> [FRAGMENTO CITADO]
# # #
Por Carlos Battilana

Hay un fragmento de Klimt, de Carina Sedevich, que refiere un modo de estar en el mundo: “los que pasamos/ lentamente”. Este libro designa escenas y estados de ánimo, pero de fondo narra una historia. Una historia mínima de una persona que está triste en la ciudad (“De una materia turbia y demorada/ son los días”). El amor y el recuerdo del amor son tan absolutos que no hay posibilidad, casi, de moverse. Una suerte de detención, una demora que se profundiza y que merodea un espacio sin salida. No obstante, el resultado de ese estado no es la quietud, sino la lentísima voluntad de mirar. Mirar qué hay alrededor, aun recordando. “Pasar lentamente”, en este caso, también es verse pasar, escribir esa fugacidad y, paradójicamente, retenerla (registrarla) en un poema. Esa breve inscripción de palabras puede ser un modo del sosiego; un intento de diluir la pena. Por eso, aquí y allá, minusválidas, hay hebras de vitalidad y una lucecita de fuego en pos del viento, en cuya fuerza la poeta confía: “Podría afligirme,/ como el poeta chino al escuchar/ la flauta./ Pero decido,/ igual que Fu,/ que el viento puede hacer/ lo que le plazca”.
# # #
> [CONSIGNA 1] Según el texto sobre Klimt, ¿qué decide la poeta acerca del viento, igual que Fu?
# # #
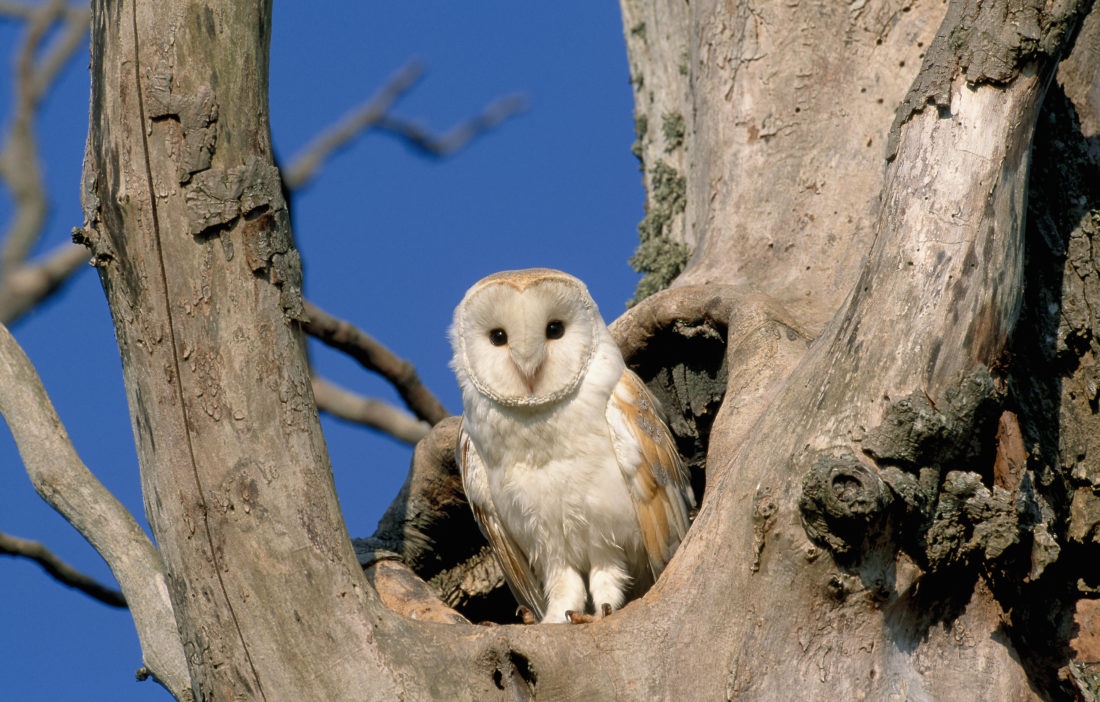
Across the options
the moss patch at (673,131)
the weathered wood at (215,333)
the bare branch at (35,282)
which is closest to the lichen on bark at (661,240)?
the moss patch at (673,131)

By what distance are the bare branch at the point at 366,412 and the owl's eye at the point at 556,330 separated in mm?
2344

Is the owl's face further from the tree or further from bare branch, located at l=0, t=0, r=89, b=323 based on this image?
bare branch, located at l=0, t=0, r=89, b=323

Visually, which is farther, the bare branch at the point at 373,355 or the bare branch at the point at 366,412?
the bare branch at the point at 366,412

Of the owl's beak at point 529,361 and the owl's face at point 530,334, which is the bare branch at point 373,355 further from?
the owl's beak at point 529,361

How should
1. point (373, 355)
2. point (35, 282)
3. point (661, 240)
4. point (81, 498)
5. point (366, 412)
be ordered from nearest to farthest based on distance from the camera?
point (81, 498)
point (661, 240)
point (373, 355)
point (366, 412)
point (35, 282)

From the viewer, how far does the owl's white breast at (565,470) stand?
3.72 m

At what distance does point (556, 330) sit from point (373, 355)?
1.64m

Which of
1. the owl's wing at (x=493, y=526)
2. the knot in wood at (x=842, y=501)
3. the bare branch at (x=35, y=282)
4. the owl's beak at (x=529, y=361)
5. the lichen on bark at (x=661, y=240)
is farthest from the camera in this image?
the bare branch at (x=35, y=282)

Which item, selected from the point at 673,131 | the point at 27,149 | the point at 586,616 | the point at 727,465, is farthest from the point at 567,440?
the point at 27,149

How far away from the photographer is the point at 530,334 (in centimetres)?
370

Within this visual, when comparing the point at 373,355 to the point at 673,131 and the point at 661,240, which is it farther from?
the point at 673,131

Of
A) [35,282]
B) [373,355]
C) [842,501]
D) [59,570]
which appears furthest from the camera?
[35,282]

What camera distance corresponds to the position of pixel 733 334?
11.8 feet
# # #
> [CONSIGNA 2] Reproduce sin cambios el tramo de los registros que va desde la línea que contiene "Within this visual, when" hasta el final de los registros, con ambos extremos incluidos.

> [RESPUESTA ESCRITA 1] Decide que el viento puede hacer lo que le plazca.

> [RESPUESTA ESCRITA 2]
Within this visual, when comparing the point at 373,355 to the point at 673,131 and the point at 661,240, which is it farther from?
the point at 673,131

Of
A) [35,282]
B) [373,355]
C) [842,501]
D) [59,570]
which appears furthest from the camera?
[35,282]

What camera distance corresponds to the position of pixel 733 334?
11.8 feet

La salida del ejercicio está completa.